» **Document source**:
──────────
Alors il s’agit de donner à cette histoire une évidence scénique.
La maison est là, avec ses chambres, ses chaises, ses
livres que l’on feuillette et dont on cite quelques phrases,
comme pour se donner une contenance, éviter les paroles trop
précises, et finalement aborder un terrain d’entente. Dans la
maison-banquise, rien n’est définitif. Le plancher blanc se
fissure, s’ouvre parfois sur le noir des gouffres, les murs
s’écartent, se perdent dans l’inconnu, se confondent aux
rideaux qui enserrent des espaces rétrécis et les embrument,
et derrière lesquels les vivants semblent des ombres.
« J’aime les zones de mystère à démasquer, les secrets à
débusquer. Monter, démonter, mettre en marche les mécanismes
cachés des actions, des conduites est passionnant.
──────────
[Annotations de cadres de délimitation]
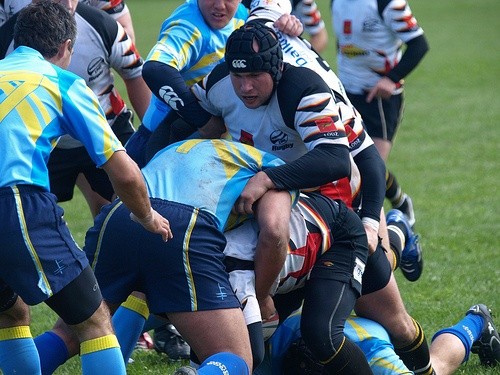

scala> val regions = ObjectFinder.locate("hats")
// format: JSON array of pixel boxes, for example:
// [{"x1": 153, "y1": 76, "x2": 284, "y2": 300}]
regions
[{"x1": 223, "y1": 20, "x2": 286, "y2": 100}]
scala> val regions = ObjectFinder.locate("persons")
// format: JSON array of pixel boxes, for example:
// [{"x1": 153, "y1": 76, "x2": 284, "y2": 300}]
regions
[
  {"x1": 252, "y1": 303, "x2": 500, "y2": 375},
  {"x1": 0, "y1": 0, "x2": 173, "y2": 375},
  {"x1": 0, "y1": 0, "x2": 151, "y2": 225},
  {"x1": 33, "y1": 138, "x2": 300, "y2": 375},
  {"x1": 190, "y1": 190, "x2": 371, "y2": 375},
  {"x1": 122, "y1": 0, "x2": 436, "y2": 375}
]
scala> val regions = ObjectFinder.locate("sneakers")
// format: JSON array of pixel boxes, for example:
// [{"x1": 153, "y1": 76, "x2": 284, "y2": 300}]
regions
──────────
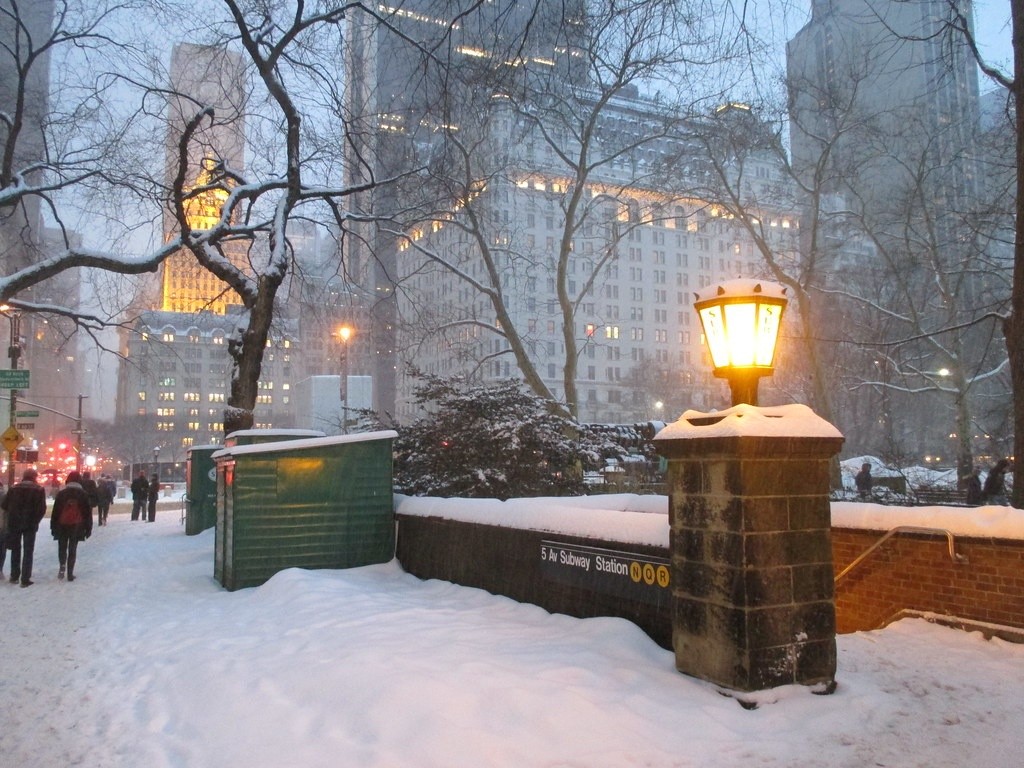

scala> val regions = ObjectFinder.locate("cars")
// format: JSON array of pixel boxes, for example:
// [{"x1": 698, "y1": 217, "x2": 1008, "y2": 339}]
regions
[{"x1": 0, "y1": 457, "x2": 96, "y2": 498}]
──────────
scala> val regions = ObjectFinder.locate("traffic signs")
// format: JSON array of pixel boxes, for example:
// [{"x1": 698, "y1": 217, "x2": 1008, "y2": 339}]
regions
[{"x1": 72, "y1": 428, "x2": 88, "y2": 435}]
──────────
» **Travail à faire**:
(1) Relevez, dans le document source, les choses que possède la maison selon la phrase qui commence par « La maison est là ».
(2) Résumez le document source en deux phrases.

» **Réponses**:
(1) Ses chambres, ses chaises, ses livres.

(2) Il s'agit de donner à l'histoire une évidence scénique, avec une maison où l'on feuillette des livres et en cite des phrases pour éviter les paroles trop précises et trouver un terrain d'entente. Dans cette maison-banquise où rien n'est définitif, le plancher se fissure et les murs s'écartent, et la citation finale dit le goût de débusquer les secrets et de mettre en marche les mécanismes cachés des conduites.